#### [Direction A]
Restate the laser book description from "This book provides" up to and including "interpret the results.", replacing "experiments" with "lab activities".
#### [Direction B]
According to the laser book description, what range of complexity do the included experiments span?

#### [Selected text]
This book provides a collection of experiments to introduce lasers into the undergraduate curricula in Chemistry and Physics. A variety of experiments are included with different levels of complexity. All have background information, experimental details and the theoretical background necessary to interpret the results.
- Introduces the characteristics and operation of lasers through laboratory experiments designed for the undergraduate curricula in Chemistry and Physics
- Background chapters on optics, laser fundamentals, examples of modern lasers, laser safety, spectroscopy and quantum calculations
- Different kinds of lasers are described as well as their capabilities and applications
- Chapters describe the properties of light, the history of laser invention, the atomic, molecular and optical principles behind how lasers work, and the kinds of lasers available today
- Experiments range in complexity from simple in-class demonstrations to more elaborate configurations for advanced students
- Quantum chemistry calculations integrated throughout experiments
- Advanced material on laser desorption mass spectrometry and tunable laser atomic and molecular spectroscopy
- Useful for undergraduates students in advanced lab classes, for instructors designing these classes, or for graduate students beginning a career in laser science
About the Author(s)

[Excerpt from a dataset]
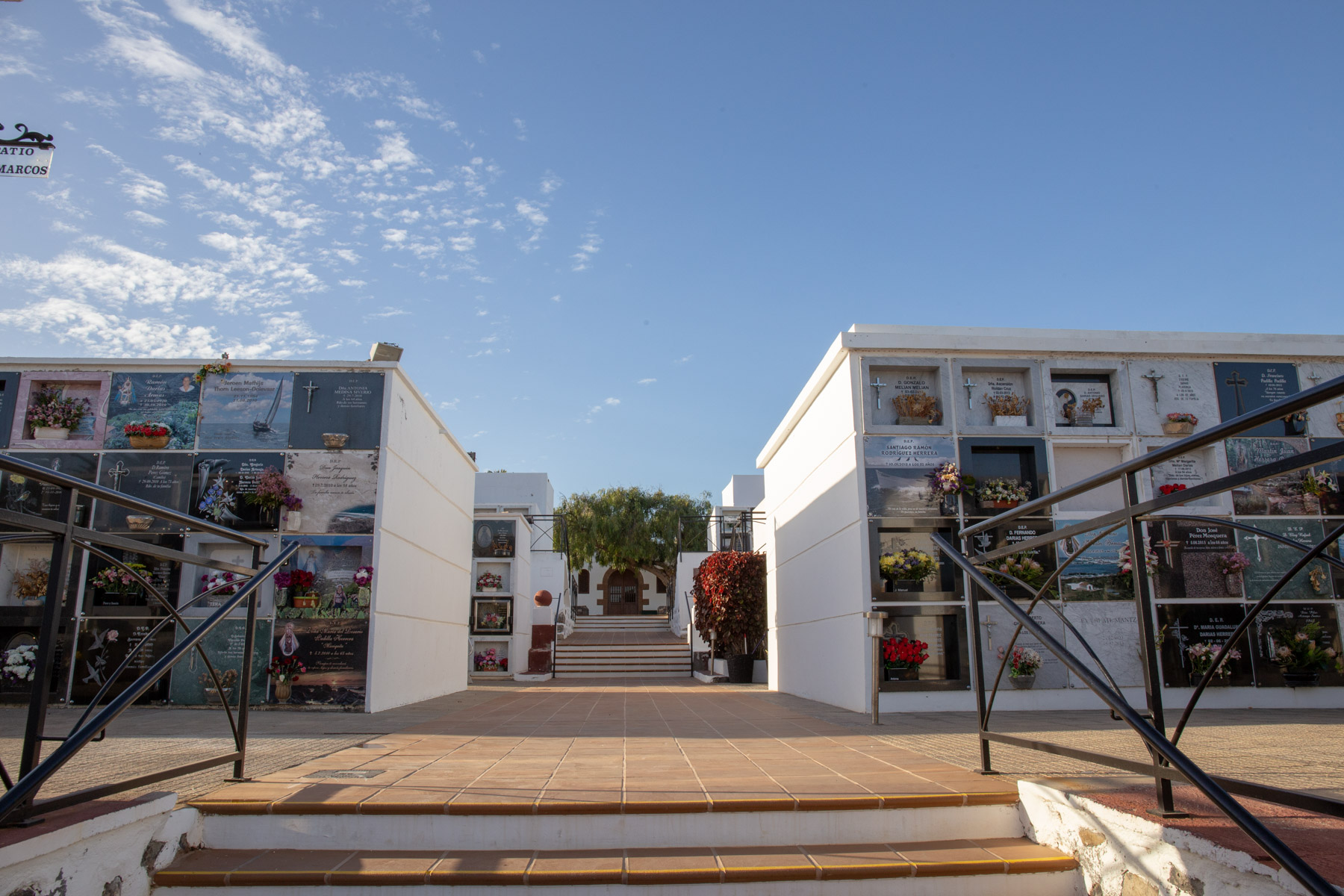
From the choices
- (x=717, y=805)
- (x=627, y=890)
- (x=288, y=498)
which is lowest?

---

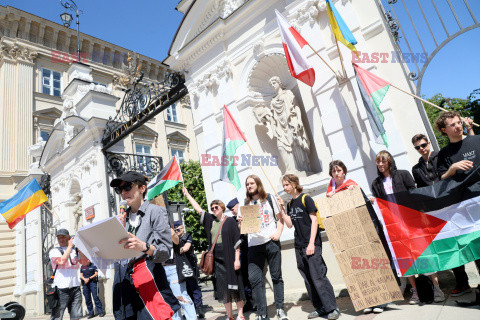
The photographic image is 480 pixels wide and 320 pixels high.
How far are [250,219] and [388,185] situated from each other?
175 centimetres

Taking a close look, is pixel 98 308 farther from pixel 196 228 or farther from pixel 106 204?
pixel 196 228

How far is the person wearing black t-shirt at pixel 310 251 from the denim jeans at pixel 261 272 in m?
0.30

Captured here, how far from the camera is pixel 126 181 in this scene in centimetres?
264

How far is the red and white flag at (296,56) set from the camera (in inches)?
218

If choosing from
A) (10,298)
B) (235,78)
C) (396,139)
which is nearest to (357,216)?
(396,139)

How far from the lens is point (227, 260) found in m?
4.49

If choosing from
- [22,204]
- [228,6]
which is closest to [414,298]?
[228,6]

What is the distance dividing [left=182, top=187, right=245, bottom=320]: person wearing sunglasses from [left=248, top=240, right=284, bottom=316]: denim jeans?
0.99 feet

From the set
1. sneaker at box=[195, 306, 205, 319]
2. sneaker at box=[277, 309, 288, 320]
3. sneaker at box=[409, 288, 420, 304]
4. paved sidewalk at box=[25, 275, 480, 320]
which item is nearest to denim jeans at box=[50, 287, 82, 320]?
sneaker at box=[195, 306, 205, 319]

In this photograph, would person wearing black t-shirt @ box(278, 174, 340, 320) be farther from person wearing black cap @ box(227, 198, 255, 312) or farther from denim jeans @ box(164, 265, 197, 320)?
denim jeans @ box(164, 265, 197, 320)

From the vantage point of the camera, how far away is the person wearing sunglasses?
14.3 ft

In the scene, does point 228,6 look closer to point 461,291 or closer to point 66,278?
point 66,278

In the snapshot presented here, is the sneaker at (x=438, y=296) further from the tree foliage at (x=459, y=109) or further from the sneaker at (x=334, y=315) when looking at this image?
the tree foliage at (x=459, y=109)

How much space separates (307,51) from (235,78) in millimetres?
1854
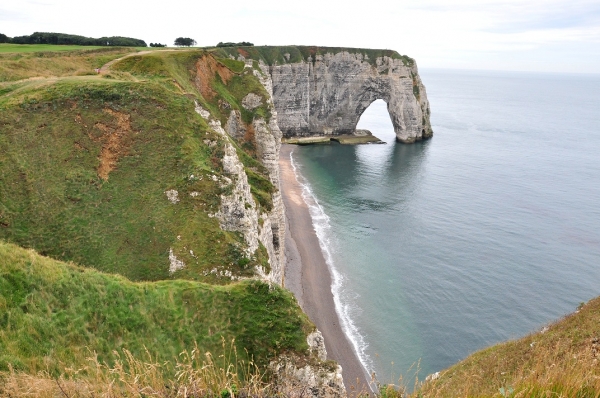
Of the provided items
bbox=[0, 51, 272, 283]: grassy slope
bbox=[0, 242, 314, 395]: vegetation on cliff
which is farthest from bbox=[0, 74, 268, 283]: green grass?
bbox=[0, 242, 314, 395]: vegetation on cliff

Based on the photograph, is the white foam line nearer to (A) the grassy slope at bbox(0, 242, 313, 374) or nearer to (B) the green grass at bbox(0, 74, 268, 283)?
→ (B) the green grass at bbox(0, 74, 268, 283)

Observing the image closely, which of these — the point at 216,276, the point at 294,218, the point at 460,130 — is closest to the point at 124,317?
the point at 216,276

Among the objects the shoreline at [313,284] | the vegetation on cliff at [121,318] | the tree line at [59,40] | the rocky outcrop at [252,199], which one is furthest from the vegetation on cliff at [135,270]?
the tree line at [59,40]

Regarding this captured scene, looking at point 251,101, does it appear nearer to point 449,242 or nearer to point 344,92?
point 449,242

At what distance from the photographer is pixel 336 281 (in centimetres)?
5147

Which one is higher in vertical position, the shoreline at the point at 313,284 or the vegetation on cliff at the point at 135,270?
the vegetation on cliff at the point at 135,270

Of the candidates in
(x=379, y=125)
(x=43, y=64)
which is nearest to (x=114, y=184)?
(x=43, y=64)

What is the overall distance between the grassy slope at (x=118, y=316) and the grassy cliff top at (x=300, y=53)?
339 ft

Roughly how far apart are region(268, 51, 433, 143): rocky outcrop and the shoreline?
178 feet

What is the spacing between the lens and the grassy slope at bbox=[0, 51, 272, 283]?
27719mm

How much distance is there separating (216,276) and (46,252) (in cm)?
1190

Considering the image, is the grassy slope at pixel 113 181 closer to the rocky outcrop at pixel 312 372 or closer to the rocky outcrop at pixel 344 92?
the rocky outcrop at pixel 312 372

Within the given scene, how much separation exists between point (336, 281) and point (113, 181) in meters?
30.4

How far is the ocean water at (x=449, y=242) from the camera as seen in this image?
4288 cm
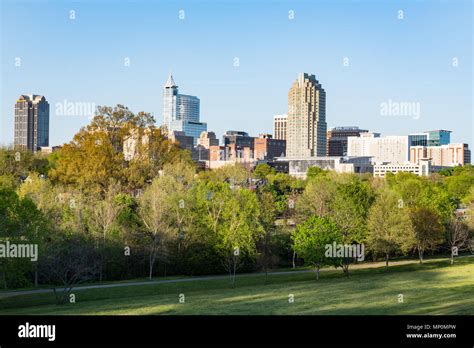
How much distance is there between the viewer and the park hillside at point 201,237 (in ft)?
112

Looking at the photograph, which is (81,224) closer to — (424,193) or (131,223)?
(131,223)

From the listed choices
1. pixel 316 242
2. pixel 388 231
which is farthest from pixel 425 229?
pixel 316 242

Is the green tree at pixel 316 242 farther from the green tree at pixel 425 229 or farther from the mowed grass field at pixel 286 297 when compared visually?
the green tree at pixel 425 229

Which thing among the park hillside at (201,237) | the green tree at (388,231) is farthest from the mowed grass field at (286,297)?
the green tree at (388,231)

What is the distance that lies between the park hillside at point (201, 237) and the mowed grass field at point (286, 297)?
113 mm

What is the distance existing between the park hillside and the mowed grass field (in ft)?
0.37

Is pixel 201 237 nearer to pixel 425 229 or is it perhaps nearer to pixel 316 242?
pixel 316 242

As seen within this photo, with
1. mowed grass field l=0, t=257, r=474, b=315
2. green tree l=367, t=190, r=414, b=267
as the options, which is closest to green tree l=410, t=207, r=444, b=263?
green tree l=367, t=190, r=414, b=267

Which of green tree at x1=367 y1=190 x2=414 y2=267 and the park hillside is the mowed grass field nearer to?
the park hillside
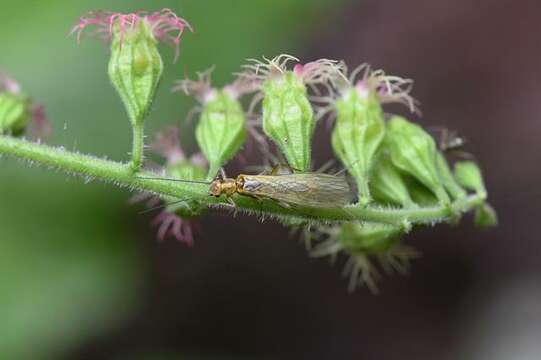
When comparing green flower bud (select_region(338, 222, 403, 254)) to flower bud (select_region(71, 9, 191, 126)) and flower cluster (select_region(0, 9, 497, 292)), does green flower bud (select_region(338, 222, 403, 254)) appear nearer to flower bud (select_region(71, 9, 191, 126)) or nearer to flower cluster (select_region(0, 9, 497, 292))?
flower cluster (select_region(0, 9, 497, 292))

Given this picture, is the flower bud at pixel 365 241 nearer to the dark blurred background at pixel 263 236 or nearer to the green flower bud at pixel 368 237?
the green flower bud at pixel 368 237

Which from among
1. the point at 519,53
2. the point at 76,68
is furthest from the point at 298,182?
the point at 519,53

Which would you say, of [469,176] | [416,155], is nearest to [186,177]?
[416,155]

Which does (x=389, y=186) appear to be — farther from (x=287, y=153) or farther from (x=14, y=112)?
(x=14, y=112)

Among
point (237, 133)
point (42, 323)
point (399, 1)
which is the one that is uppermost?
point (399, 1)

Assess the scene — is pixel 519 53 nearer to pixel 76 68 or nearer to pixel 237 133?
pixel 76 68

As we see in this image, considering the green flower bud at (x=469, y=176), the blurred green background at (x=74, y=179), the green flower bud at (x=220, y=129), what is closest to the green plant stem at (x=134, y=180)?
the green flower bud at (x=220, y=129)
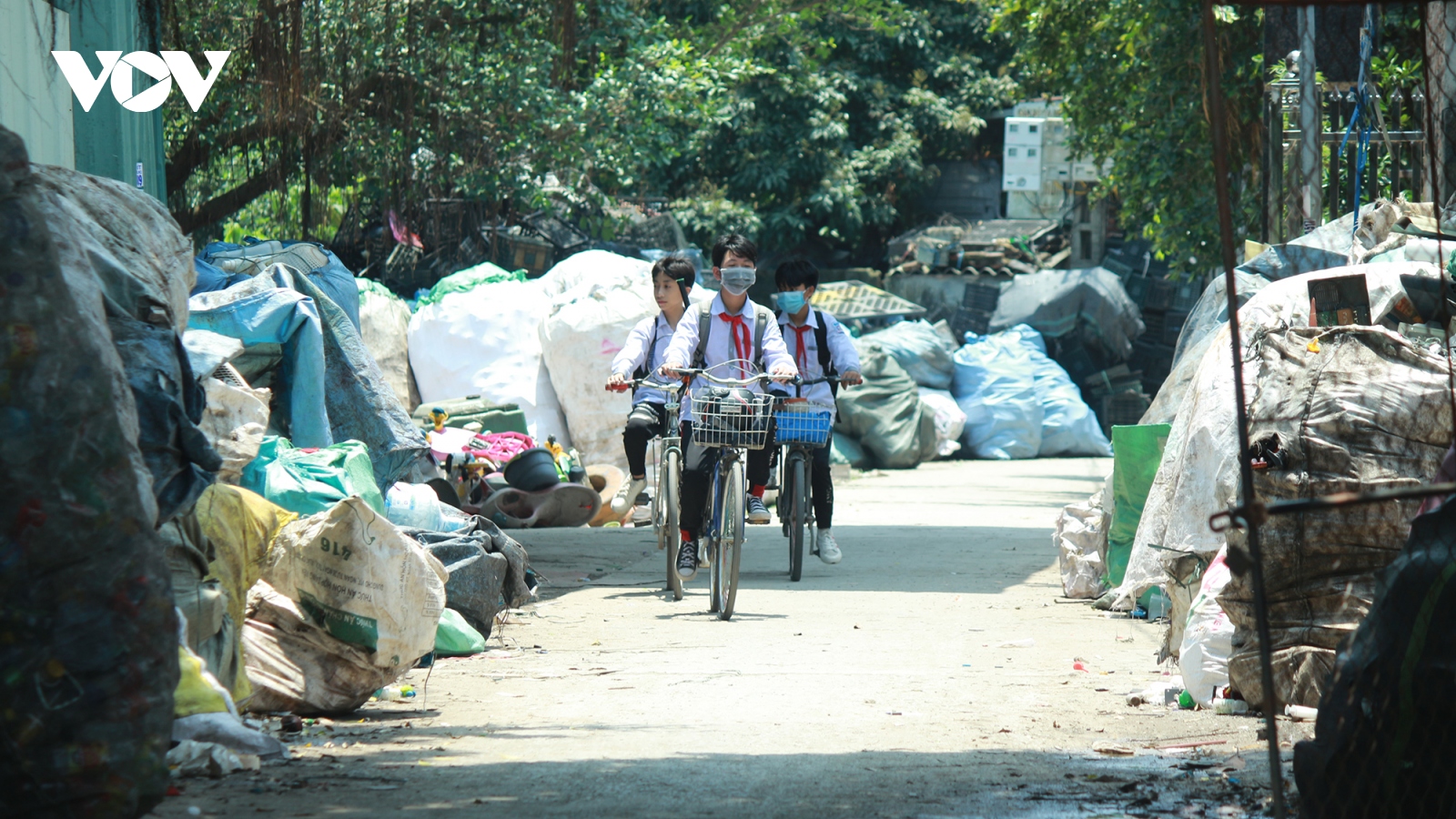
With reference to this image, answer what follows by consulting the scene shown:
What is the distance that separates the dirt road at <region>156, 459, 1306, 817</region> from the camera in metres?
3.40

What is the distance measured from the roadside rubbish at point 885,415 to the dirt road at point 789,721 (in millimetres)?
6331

--

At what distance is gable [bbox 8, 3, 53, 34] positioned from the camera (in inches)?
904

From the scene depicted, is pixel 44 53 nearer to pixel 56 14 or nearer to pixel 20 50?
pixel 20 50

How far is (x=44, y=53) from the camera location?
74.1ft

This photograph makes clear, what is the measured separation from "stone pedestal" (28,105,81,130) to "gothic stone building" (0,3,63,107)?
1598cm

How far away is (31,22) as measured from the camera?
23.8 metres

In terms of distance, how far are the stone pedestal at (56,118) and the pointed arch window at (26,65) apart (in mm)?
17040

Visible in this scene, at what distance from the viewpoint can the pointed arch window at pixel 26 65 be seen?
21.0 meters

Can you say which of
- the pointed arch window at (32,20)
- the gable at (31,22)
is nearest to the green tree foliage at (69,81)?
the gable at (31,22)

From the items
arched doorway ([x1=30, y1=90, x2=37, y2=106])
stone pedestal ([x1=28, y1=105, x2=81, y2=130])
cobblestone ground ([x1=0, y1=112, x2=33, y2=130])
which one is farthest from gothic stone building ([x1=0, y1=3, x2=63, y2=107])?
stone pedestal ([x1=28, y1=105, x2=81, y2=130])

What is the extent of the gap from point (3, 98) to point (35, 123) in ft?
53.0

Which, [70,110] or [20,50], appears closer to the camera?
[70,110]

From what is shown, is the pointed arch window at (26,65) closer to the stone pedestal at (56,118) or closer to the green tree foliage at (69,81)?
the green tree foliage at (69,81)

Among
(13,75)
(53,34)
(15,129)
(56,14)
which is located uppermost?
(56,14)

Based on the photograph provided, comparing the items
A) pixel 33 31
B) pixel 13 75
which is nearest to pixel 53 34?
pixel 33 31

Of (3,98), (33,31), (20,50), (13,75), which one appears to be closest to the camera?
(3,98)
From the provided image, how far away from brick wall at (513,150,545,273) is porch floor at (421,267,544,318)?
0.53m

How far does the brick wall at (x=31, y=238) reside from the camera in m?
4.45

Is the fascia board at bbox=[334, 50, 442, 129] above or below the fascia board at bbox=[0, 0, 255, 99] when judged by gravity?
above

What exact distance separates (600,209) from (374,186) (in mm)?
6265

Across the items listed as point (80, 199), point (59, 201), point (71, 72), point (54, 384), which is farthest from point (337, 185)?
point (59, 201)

#### [Answer A]
This book provides a collection of lab activities to introduce lasers into the undergraduate curricula in Chemistry and Physics. A variety of lab activities are included with different levels of complexity. All have background information, experimental details and the theoretical background necessary to interpret the results.

#### [Answer B]
They range from simple in-class demonstrations to more elaborate configurations for advanced students.